With a pair of oil pipelines running through Jasper National Park, construction and development projects ongoing and rail cars chugging through the townsite daily, there are a host of potential environmental risks in the park.
But to help mitigate those risks, Parks Canada has strict guidelines in place.
Jurgen Deagle is an environmental management specialist for the park. His job is to make sure projects that are potentially harmful adhere to the strict environmental guidelines set out by the agency.
He explained that before a construction project gets off the ground, it first has to go through an environmental impact analysis.
Those analyses take a detailed look at any potential environmental effects that would result from a project, and they also consider what Parks can do to mitigate or remove them. From there, Parks will issue a permit that sets out conditions the contractor has to follow, and those conditions are tightly enforced.
The operators in the park recognize that this is a special place, and the standards they apply to themselves are higher when they are in a national park, Deagle said. They pull up their socks.
Operators do so in part because they know that Parks employees like Deagle will be watching them closely.
For example, regulations in Alberta state that toxic chemical spills of 200 litres or more must be reported, while in Jasper, Deagle pointed out, that number is five litres.
There are also guidelines in the park that state that heavy machinery must be parked on special tarps to protect the ground, said Deagle, who noted that he even gets after operators who let their machines idle too long.
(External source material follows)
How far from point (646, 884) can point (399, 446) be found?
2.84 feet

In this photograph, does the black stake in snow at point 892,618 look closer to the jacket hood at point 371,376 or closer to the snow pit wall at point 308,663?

Lisa Clement represents Kinder Morgan, the company that operates the Trans Mountain pipeline that runs through the park. She agreed it is more complicated operating in Jasper than outside of a national park.
Kinder Morgan had to get creative with the placement of its pump stations because it wasnt allowed to put any inside the parks boundaries, for example.
The company also attempted to preserve all the plants it removed during construction, by transplanting them into greenhouses, something that would almost certainly never have happened outside of Jasper.
We tend to treat construction similar, but there are definitely special considerations in [national parks], Clement said.
Jasper certainly changes the way large companies operate, but even daily life in the park is guided by strict environmental considerations.
Laws surrounding pets and waste management are strict and enforced. Gardeners have to pay extra attention to ensure non-native plant species dont spread. Also, residents in town have to make a concerted effort to harvest their fruit to keep bears away.
This year almost 30 grizzly bears died in Alberta after human encounters, many close to industrial roads.
Geoff Skinner, a human wildlife conflict specialist in Jasper, pointed out that, as far as Parks knows, no grizzlies have been poached in Jasper in at least 35 years, if not longer.
Jaspers wide expanse of forests, undisturbed by roads, limits bear encounters with humans and significantly minimizes their risk of being killed.
That natural protection, combined with Parks efforts to educate people on how to avoid bears, means grizzlies in Jasper are probably safer than anywhere else in the province.
In general the more human access there is the more chance of human-caused mortality, Skinner said.
Events like animal poaching and chemical spills outside the park highlight the impact environmental stewardship has in Jasper.
Deagle pointed out that 98 per cent of the park is wilderness, and that wilderness remains more or less pristine thanks to a host of regulations.
He said policies that go beyond regular provincial standards are what make Jasper so important. Bears wont likely be shot because humans have less access to them; major chemical spills are much less likely because mining projects arent allowed in the park; damage from construction is limited because contractors know Parks is constantly looking over their shoulders, enforcing stricter rules than they are accustomed to.
Of course, Deagle admits, there are still environmental risks in Jasper. He said he works hard with operators to create and update safety plans, and is confident that the risk of an environmental disaster is low.
Our goal, obviously, is to protect the natural and cultural resources in the park, he said. With environmental threats recently popping up across Alberta, accomplishing that goal takes on renewed significance.